Server code never reaches the browser
/server and /session are server-only — they pull in the database, Node
crypto, and Better Auth's server runtime. The package's exports map declares a
browser condition that points those two entries at throwing stubs, so a stray
client import fails loudly instead of bundling Node code into your app:
| Entry | Browser resolves to | Server resolves to |
|---|---|---|
/client | authClient | authClient |
/server | throwing stub | createAuth + API tokens |
/session | throwing stub | getSession / requireSession |
This is the real browser stub for /server, embedded from source — note the
signatures still typecheck (so client builds compile) while every call throws:
/**
* Browser stub for @tikab-interactive/fusion-auth/server.
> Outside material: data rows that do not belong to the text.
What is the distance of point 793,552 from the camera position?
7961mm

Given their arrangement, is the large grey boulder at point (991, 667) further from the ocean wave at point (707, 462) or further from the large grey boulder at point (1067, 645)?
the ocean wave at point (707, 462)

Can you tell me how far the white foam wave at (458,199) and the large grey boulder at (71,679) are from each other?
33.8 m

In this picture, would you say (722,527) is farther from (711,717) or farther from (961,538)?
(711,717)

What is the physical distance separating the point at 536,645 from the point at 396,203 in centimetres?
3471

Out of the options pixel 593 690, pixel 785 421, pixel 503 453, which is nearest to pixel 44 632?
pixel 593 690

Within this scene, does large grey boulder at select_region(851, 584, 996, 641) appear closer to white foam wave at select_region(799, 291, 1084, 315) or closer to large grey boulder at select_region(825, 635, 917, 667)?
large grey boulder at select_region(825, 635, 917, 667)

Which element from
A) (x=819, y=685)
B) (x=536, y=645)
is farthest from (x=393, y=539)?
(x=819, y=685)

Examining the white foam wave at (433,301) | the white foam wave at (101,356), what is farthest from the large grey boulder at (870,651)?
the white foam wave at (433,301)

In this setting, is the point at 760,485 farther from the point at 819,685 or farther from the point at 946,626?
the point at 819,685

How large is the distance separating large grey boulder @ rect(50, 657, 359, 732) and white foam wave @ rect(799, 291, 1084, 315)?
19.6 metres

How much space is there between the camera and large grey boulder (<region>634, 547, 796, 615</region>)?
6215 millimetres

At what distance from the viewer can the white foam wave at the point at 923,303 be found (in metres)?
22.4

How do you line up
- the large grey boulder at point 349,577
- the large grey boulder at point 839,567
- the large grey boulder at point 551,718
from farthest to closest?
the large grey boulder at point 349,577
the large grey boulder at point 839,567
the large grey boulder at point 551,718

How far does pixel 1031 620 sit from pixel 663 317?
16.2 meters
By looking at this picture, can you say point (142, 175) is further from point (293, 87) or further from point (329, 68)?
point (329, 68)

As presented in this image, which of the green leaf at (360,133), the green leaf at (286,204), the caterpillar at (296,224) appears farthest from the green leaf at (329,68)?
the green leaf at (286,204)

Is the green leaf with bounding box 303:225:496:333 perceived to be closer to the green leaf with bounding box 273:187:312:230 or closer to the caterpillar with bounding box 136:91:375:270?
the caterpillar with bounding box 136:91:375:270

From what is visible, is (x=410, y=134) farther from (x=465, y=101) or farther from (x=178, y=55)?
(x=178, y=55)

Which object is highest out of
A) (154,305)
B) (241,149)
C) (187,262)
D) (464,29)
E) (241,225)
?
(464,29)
The real module is
* server-only (DB + node crypto + Better Auth's server runtime); any client
* import resolves here and throws if used. Use the /client entry in the browser.
*/
function serverOnly(): never {
throw new Error(
"@tikab-interactive/fusion-auth/server is server-only. Use @tikab-interactive/fusion-auth/client in the browser.",
);
}
export function createAuth(_options?: unknown): never {
return serverOnly();
}
export type Auth = never;
export type CreateAuthOptions = Record<string, never>;
// API tokens are server-only (DB + node crypto). Stubs keep client builds
// typechecking; calling any of these in the browser throws.
export const createApiToken = serverOnly;
export const listApiTokens = serverOnly;
export const revokeApiToken = serverOnly;
export const verifyApiToken = serverOnly;
export type CreatedApiToken = never;The /session stub behaves the same way, pointing you at server functions:
@tikab-interactive/fusion-auth/session is server-only. Use createServerFn handlers.